Giving first aid to a stranger. (Photo: Chmee2.)









I used to have a Bronze Life-Saving badge in a drawer around here. I got it when I was about fourteen. I’m water-safe. I can throw a Javex bottle on the end of a rope something fierce. I know the proper way to deploy a life-ring, launch a flare, or how to pluck someone out of triple-canopy jungle with a helicopter, and even what fire extinguisher to use on an electrical fire…
It’s a good thing, too, as you never know when you might be required to give first aid.
There was this young lady at the food bank. She was rakishly thin, with blue-painted finger and toenails, very minimalist sandals, black, stretchy bell-bottom slacks, and something around her neck on a thin chain. She wore a new-looking T-shirt and a thin hoodie type jacket. She was in the line ahead of me, this is where we take a number and sit in a small waiting room until we get called into the office.

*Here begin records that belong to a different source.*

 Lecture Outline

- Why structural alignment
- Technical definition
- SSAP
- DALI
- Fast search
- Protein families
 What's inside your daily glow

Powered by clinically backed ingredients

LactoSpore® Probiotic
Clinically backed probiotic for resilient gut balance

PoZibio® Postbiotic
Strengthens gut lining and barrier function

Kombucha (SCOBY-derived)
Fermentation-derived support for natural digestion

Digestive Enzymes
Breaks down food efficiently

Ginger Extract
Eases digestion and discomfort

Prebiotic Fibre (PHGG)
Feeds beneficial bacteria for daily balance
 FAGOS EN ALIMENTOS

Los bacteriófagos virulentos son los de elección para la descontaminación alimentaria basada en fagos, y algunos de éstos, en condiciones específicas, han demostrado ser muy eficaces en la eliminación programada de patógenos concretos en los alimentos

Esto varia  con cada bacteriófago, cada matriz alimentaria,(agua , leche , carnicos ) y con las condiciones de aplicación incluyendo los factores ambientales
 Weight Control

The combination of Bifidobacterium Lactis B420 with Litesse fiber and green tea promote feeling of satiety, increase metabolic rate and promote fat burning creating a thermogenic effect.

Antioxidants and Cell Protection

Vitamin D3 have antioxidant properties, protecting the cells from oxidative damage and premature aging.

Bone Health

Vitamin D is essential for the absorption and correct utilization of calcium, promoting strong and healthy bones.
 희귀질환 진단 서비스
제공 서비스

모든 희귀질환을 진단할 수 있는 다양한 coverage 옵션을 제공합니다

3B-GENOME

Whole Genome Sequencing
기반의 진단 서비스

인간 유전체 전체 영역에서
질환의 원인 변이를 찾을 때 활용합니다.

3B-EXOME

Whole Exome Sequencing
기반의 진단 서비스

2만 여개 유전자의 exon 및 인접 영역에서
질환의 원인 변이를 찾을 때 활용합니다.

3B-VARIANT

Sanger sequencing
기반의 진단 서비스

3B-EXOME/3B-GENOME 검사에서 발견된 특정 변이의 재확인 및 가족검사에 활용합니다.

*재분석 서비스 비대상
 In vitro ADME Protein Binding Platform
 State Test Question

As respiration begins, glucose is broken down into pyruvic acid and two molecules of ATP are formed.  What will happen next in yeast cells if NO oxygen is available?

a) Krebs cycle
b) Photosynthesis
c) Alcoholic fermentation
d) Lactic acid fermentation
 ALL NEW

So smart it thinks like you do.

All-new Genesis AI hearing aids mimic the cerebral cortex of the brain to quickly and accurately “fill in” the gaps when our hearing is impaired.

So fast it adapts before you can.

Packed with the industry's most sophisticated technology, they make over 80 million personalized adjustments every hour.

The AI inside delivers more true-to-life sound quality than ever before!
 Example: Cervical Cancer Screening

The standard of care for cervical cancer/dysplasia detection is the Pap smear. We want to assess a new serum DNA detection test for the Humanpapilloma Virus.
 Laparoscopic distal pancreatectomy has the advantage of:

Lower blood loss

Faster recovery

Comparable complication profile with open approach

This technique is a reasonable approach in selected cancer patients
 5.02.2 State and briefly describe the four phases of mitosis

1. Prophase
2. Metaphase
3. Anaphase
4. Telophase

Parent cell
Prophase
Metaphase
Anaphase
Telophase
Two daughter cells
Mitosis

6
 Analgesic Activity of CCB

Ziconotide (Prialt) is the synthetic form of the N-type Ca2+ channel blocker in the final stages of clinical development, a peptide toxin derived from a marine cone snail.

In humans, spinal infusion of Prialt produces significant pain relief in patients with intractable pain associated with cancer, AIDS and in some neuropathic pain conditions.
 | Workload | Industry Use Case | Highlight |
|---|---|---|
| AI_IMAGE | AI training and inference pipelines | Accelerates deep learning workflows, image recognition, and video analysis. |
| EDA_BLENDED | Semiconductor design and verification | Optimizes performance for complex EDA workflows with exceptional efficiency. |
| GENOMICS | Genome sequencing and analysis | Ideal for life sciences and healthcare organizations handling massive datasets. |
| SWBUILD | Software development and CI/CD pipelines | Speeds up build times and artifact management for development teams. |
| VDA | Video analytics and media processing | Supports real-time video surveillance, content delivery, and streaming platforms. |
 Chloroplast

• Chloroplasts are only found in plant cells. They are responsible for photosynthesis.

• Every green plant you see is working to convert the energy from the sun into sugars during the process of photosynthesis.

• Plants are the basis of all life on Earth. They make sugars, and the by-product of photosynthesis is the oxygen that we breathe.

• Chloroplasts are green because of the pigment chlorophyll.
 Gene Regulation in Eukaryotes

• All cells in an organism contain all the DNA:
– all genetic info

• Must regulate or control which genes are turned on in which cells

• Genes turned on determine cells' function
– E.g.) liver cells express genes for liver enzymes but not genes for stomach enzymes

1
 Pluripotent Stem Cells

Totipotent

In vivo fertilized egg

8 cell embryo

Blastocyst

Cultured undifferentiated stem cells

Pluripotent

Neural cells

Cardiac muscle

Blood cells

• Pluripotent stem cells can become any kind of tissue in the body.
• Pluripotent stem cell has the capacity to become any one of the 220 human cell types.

I didn’t think much of it, paying more attention to another girl’s baby, strapped into a bassinette sort of thing with a carrying handle and the like. She had a sister with her, there was a strong resemblance in body type and facial features.
What happens is you show ID and then they check the computer. Then they call out over a loudspeaker.
“One adult and one child.”
The person behind the desk writes the same thing, ‘1A-1C’ on a slip of paper and then you go off to another door where they give you a basket of food. They’ve got a table set up and the volunteers have a cart to wheel the stuff up in, important when it’s a family of four or five, and it won’t fit in a hand-basket.
I came next, and then I got my slip of paper and then went out to the back. She was there, and a guy on the other side of the table was packing her stuff for her into bags. She was in between the table and a kind of end wall, although it meant nothing at the time.
The guy was talking to me.
“Look, look. She’s going down…” And sure enough, the girl, all ninety-five pounds of her, sort of fell forward onto the table.
Her legs were buckling.
I grabbed her under the armpits, and thank God she wasn’t a bigger girl, but she just couldn’t stand.
All I could do was to step back and lower her to the floor, trying to get my left hand under her head as she got close to the concrete. The impression of her mouth being closed, her arms limp at her sides, and those big dark eyes looking up into mine is a strong one. I straightened her legs out as they had bent up under her.
I told her everything was going to be all right.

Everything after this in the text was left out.